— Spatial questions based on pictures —
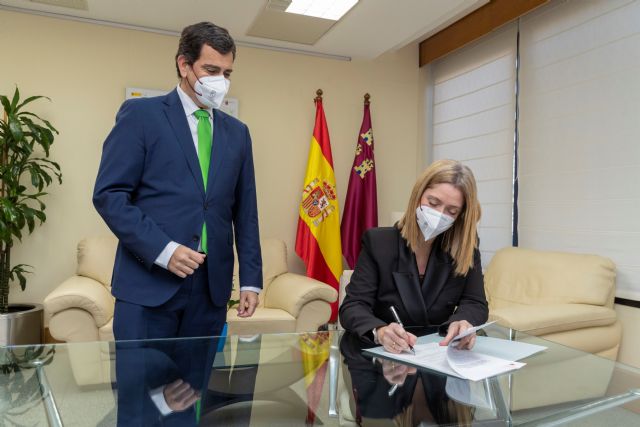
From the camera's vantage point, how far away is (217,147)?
1.62 metres

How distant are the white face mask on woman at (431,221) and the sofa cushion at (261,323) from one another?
1904mm

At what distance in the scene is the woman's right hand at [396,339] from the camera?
134cm

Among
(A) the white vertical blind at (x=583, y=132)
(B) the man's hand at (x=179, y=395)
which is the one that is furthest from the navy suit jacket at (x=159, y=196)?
(A) the white vertical blind at (x=583, y=132)

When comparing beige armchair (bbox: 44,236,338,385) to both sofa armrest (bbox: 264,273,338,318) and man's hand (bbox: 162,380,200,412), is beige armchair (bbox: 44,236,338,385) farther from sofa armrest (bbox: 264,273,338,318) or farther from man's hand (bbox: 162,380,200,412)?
man's hand (bbox: 162,380,200,412)

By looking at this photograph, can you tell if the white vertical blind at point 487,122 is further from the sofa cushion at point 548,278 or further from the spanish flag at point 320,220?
the spanish flag at point 320,220

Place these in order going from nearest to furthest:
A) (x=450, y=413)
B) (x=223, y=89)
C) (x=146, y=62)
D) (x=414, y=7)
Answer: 1. (x=450, y=413)
2. (x=223, y=89)
3. (x=414, y=7)
4. (x=146, y=62)

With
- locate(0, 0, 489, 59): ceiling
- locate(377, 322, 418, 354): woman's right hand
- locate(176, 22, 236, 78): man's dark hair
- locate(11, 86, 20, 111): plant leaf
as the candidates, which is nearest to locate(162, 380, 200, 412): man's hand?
locate(377, 322, 418, 354): woman's right hand

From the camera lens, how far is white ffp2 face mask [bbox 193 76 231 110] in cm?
158

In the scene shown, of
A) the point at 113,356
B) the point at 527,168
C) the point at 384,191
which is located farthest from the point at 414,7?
the point at 113,356

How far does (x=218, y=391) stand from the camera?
1.00 metres

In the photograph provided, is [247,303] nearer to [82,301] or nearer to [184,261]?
[184,261]

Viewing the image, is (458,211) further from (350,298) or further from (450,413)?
(450,413)

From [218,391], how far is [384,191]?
421cm

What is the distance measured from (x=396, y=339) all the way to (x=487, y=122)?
3364mm
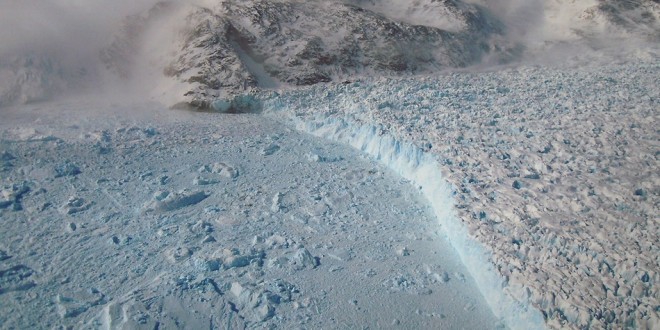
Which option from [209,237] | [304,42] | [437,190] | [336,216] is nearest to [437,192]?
[437,190]

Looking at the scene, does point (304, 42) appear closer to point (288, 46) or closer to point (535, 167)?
point (288, 46)

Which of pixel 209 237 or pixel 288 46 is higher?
pixel 288 46

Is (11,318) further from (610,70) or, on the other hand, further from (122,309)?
(610,70)

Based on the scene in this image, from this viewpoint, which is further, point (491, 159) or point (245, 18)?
point (245, 18)

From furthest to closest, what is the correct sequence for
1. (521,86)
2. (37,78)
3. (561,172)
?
(521,86), (37,78), (561,172)

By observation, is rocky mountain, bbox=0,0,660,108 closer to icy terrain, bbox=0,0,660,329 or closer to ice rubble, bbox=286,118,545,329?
icy terrain, bbox=0,0,660,329

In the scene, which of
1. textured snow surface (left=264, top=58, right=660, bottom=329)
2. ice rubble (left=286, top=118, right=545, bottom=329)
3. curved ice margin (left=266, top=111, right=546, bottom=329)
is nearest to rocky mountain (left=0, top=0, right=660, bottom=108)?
textured snow surface (left=264, top=58, right=660, bottom=329)

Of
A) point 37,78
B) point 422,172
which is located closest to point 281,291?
point 422,172
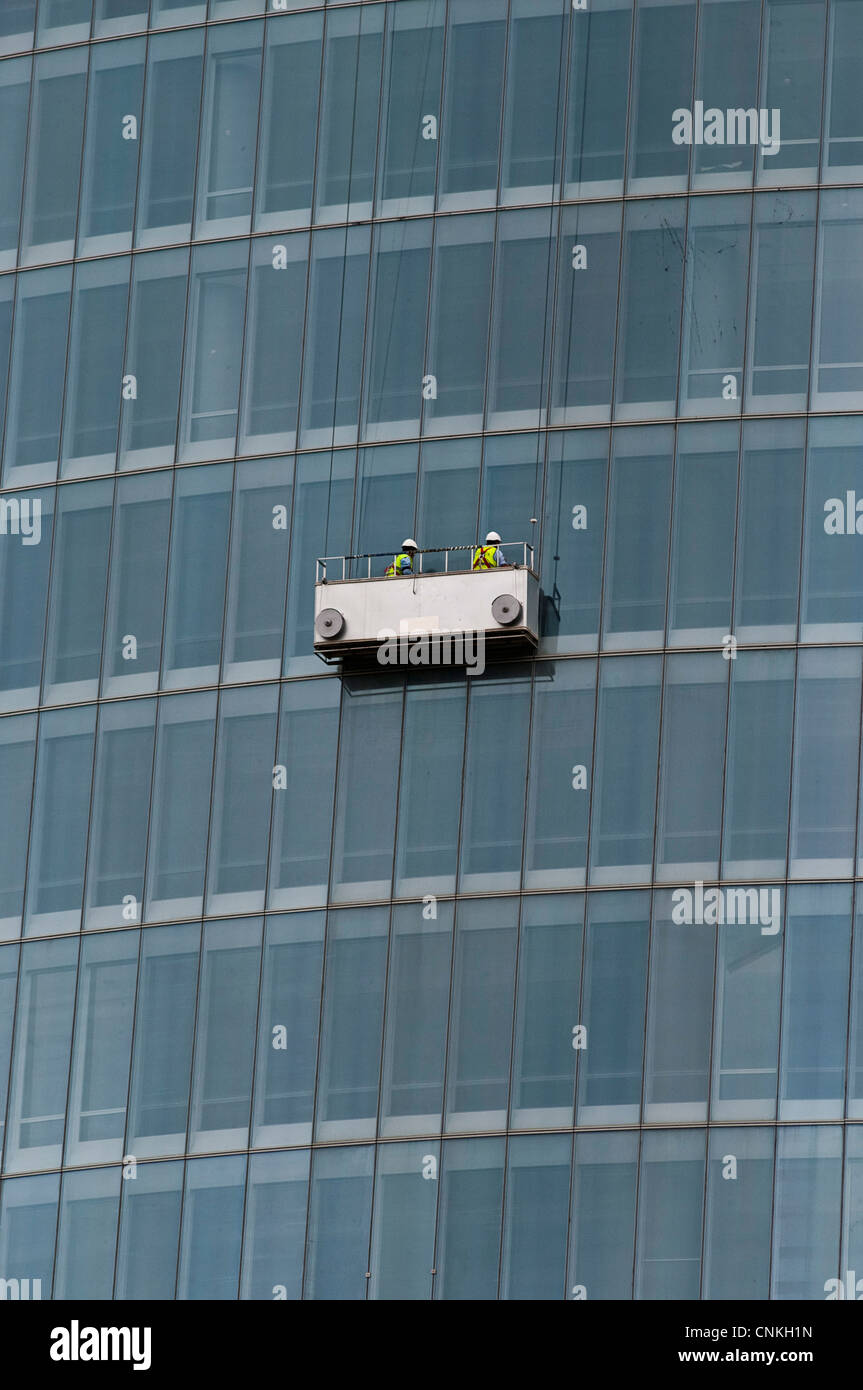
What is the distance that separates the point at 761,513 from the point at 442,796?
8062 mm

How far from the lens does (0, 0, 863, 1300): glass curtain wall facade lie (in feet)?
227

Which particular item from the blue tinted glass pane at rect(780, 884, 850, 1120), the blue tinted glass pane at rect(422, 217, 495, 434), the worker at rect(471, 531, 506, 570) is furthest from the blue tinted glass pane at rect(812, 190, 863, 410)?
the blue tinted glass pane at rect(780, 884, 850, 1120)

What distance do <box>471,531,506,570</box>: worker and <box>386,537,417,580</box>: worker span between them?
123cm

— What is asked —
Write out everything from the line containing "How far from" down to the last of the items, word for word.

— Reply —
How far from the lens does (0, 0, 863, 1300): glass curtain wall facade lie (in feet)?
227

Which particular item from the blue tinted glass pane at rect(780, 884, 850, 1120), the blue tinted glass pane at rect(422, 217, 495, 434), the worker at rect(471, 531, 506, 570) is furthest from the blue tinted glass pane at rect(812, 190, 863, 410)?
the blue tinted glass pane at rect(780, 884, 850, 1120)

What distance do <box>471,531,506,570</box>: worker and <box>386,537,417,580</box>: worker span between them?
123cm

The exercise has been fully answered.